Dataset extract »
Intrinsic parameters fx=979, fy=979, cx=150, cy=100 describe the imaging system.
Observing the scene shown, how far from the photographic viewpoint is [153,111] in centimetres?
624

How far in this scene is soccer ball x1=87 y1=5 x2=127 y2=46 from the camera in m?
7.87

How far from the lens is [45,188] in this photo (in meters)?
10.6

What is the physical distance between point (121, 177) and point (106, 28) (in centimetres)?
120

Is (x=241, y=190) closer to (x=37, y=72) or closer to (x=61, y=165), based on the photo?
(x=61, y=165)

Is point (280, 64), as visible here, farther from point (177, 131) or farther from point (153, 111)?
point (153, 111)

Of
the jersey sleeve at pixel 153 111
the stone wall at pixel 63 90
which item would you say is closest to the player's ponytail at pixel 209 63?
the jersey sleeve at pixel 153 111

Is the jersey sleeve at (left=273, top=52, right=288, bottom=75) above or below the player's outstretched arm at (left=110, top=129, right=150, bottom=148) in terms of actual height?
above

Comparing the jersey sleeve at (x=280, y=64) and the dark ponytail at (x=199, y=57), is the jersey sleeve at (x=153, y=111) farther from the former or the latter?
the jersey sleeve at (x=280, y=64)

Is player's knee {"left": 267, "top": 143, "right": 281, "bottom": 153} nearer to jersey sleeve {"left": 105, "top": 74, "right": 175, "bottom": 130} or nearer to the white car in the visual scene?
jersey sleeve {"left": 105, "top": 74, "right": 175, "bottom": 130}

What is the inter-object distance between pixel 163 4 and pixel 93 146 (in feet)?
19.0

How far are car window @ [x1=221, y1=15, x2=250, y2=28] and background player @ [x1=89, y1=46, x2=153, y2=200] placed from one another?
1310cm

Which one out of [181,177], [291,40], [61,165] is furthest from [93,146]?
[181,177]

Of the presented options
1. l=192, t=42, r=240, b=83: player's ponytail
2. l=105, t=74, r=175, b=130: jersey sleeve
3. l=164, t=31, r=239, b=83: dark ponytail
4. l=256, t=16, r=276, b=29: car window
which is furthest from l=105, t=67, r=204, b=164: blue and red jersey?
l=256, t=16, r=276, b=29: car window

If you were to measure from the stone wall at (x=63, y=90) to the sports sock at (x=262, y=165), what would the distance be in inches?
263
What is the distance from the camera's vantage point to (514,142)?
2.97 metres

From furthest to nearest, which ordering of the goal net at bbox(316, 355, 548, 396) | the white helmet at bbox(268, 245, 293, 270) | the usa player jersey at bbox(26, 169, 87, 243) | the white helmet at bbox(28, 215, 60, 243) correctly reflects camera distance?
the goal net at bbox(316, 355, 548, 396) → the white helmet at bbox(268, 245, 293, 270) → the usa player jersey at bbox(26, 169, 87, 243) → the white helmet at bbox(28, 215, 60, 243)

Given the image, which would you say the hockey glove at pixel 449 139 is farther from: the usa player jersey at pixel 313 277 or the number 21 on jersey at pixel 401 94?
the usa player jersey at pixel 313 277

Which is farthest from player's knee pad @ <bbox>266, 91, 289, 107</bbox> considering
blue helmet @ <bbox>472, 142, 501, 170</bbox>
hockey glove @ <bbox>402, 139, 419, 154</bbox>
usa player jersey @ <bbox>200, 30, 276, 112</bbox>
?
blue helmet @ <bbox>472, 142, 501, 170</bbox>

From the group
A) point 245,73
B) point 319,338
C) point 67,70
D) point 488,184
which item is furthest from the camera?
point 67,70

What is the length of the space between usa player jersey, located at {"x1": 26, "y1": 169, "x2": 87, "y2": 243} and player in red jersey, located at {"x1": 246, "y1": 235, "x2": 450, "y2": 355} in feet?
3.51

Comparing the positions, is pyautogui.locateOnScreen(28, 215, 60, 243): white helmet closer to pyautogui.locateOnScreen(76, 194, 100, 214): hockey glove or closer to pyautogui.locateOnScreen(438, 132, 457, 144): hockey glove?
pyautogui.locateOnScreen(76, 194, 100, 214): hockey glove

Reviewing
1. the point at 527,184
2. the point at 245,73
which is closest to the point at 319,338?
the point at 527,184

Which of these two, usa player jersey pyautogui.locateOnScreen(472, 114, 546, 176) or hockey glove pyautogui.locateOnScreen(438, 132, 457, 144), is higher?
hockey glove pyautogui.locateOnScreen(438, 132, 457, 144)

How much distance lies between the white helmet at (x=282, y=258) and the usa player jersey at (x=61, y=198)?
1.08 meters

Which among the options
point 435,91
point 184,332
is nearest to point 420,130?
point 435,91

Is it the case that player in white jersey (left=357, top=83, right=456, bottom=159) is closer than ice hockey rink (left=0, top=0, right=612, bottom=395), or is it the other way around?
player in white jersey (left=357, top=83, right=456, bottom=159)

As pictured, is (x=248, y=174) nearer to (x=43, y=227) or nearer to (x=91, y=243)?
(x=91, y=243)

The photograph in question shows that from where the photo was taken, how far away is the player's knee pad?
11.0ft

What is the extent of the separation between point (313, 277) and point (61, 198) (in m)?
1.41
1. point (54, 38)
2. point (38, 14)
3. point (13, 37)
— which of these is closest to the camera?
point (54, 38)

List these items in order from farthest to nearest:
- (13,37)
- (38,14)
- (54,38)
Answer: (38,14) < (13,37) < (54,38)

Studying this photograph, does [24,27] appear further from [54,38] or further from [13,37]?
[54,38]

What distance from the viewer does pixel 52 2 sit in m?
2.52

Required task » Starting at the line that contains "The photograph in" and ending at the last line of the records, format those lines as a Markdown table with the columns Row and Line, numbering each row and omitting blank lines.

The response »
| Row | Line |
|---|---|
| 1 | The photograph in question shows that from where the photo was taken, how far away is the player's knee pad? |
| 2 | 11.0ft |
| 3 | What is the extent of the separation between point (313, 277) and point (61, 198) (in m)? |
| 4 | 1.41 |
| 5 | 1. point (54, 38) |
| 6 | 2. point (38, 14) |
| 7 | 3. point (13, 37) |
| 8 | — which of these is closest to the camera? |
| 9 | point (54, 38) |
| 10 | List these items in order from farthest to nearest: |
| 11 | - (13,37) |
| 12 | - (38,14) |
| 13 | - (54,38) |
| 14 | Answer: (38,14) < (13,37) < (54,38) |
| 15 | Studying this photograph, does [24,27] appear further from [54,38] or further from [13,37]? |
| 16 | [54,38] |
| 17 | What distance from the viewer does pixel 52 2 sit in m? |
| 18 | 2.52 |